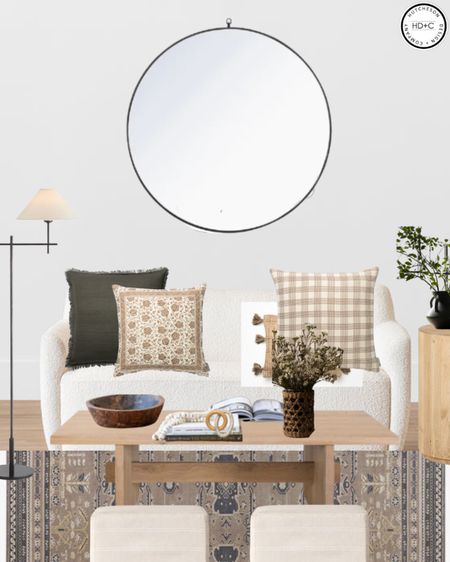 McGee and Co. Summer Tent Sale! 
Curated this living room look using sale items! Shop your favorites below! Hurry while these items are still in stock! 

McGee and Co. Living room inspo, sale decor, throw pillows on sale, rugs on sale, decor on sale, furniture on sale, coffee table sale, oversized round mirror super sale, floor lamp, poof ottomans sale.

#LTKstyletip #LTKhome #LTKunder100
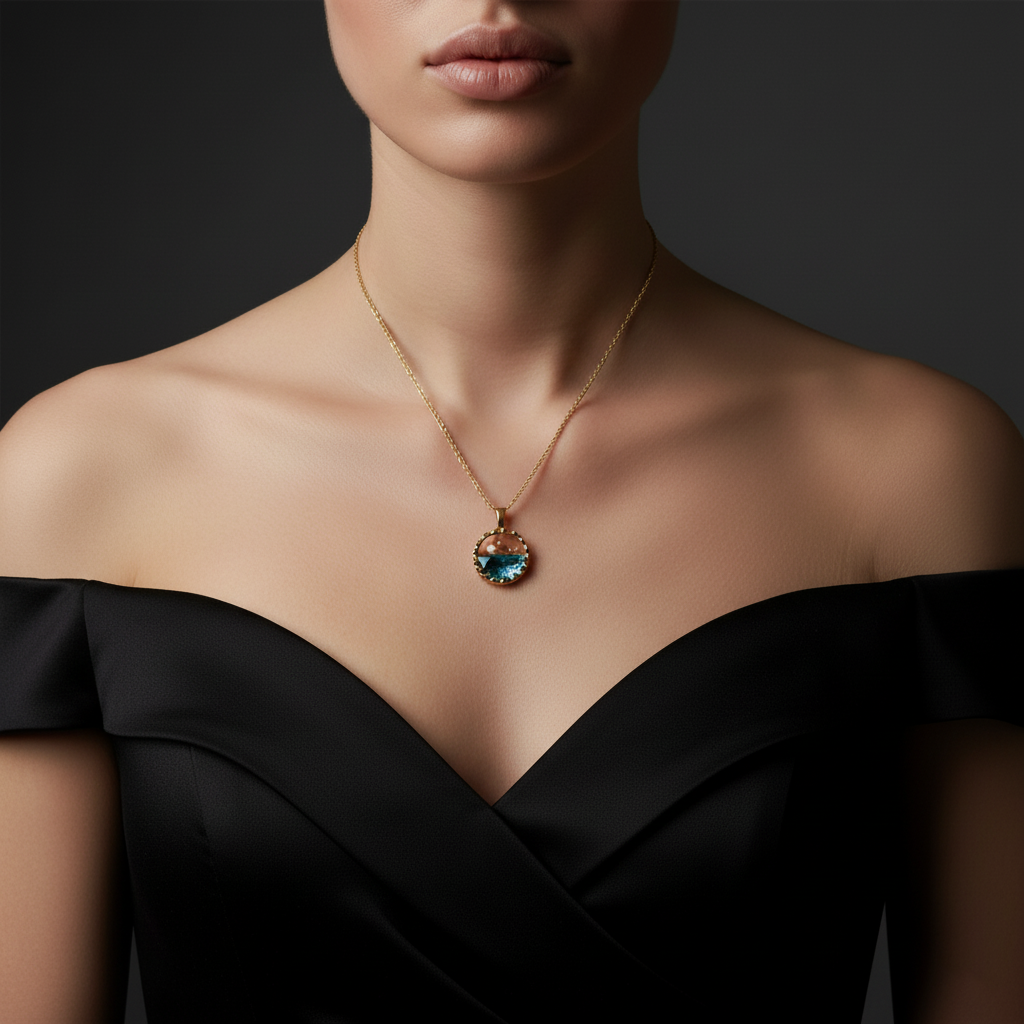 JEWELIXIRS Ocean Scene Necklace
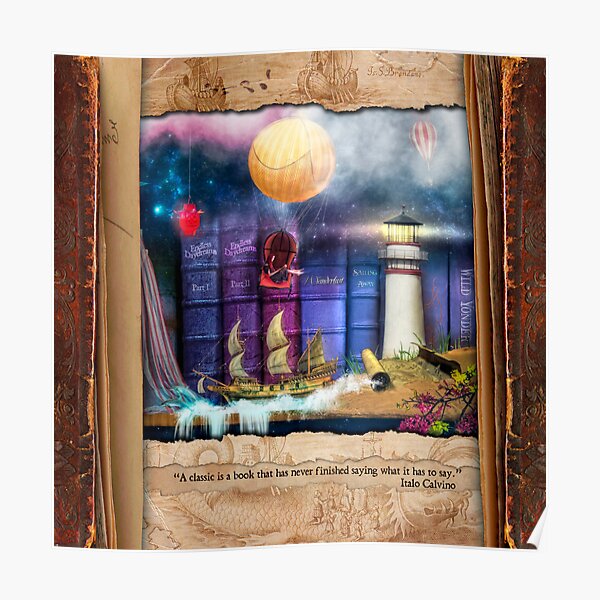 The Curious Library Calendar - February Poster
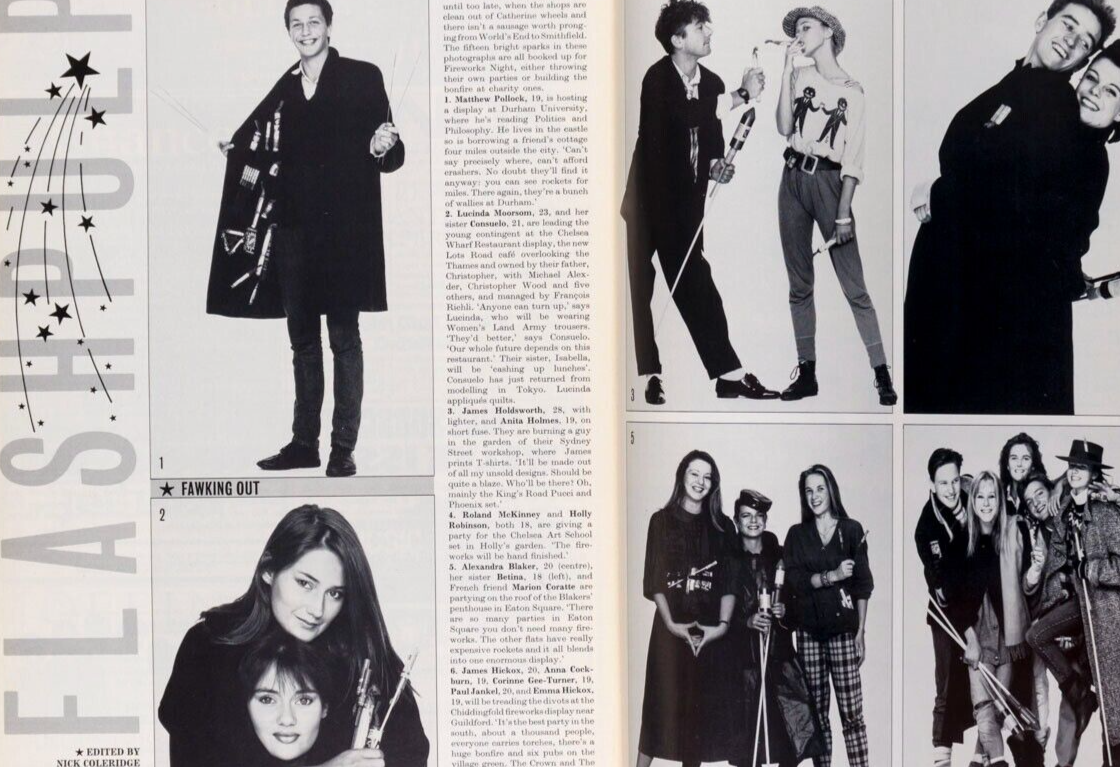 Catherine Oxenberg PAUL NICHOLAS Gianfranco Ferre TIM RICE Dufy HARPER'S & QUEEN
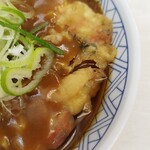 常盤軒 - かき揚げがフタ代わり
-*-*-
_Solicitud de trabajo:_
Filtre las entradas y copie cada línea en la que aparezca la palabra "room".

_Resultado del ejercicio:_
Curated this living room look using sale items! Shop your favorites below! Hurry while these items are still in stock! 
McGee and Co. Living room inspo, sale decor, throw pillows on sale, rugs on sale, decor on sale, furniture on sale, coffee table sale, oversized round mirror super sale, floor lamp, poof ottomans sale.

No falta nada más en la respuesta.